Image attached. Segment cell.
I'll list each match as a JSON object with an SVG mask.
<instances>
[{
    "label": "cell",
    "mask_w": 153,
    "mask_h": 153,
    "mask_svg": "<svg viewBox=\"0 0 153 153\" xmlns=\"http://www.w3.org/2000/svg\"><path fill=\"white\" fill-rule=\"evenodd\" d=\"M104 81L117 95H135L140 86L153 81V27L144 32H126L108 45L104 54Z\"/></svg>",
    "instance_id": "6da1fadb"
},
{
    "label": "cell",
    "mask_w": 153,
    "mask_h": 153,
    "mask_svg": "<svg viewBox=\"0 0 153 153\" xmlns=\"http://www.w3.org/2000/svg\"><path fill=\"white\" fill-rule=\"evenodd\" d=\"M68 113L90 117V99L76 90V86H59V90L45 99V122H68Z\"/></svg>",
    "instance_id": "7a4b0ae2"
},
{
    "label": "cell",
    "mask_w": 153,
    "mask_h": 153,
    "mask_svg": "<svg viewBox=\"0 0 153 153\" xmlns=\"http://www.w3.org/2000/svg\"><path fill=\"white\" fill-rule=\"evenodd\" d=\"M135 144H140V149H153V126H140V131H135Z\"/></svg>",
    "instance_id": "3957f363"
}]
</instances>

▶ **Exercise aim**: Format every line of the material above as a Markdown table with the columns Row and Line. Row holds a running number, Line holds the line itself, and blank lines are omitted.

▶ **Final answer**:
| Row | Line |
|---|---|
| 1 | Image attached. Segment cell. |
| 2 | I'll list each match as a JSON object with an SVG mask. |
| 3 | <instances> |
| 4 | [{ |
| 5 |     "label": "cell", |
| 6 |     "mask_w": 153, |
| 7 |     "mask_h": 153, |
| 8 |     "mask_svg": "<svg viewBox=\"0 0 153 153\" xmlns=\"http://www.w3.org/2000/svg\"><path fill=\"white\" fill-rule=\"evenodd\" d=\"M104 81L117 95H135L140 86L153 81V27L144 32H126L108 45L104 54Z\"/></svg>", |
| 9 |     "instance_id": "6da1fadb" |
| 10 | }, |
| 11 | { |
| 12 |     "label": "cell", |
| 13 |     "mask_w": 153, |
| 14 |     "mask_h": 153, |
| 15 |     "mask_svg": "<svg viewBox=\"0 0 153 153\" xmlns=\"http://www.w3.org/2000/svg\"><path fill=\"white\" fill-rule=\"evenodd\" d=\"M68 113L90 117V99L76 90V86H59V90L45 99V122H68Z\"/></svg>", |
| 16 |     "instance_id": "7a4b0ae2" |
| 17 | }, |
| 18 | { |
| 19 |     "label": "cell", |
| 20 |     "mask_w": 153, |
| 21 |     "mask_h": 153, |
| 22 |     "mask_svg": "<svg viewBox=\"0 0 153 153\" xmlns=\"http://www.w3.org/2000/svg\"><path fill=\"white\" fill-rule=\"evenodd\" d=\"M135 144H140V149H153V126H140V131H135Z\"/></svg>", |
| 23 |     "instance_id": "3957f363" |
| 24 | }] |
| 25 | </instances> |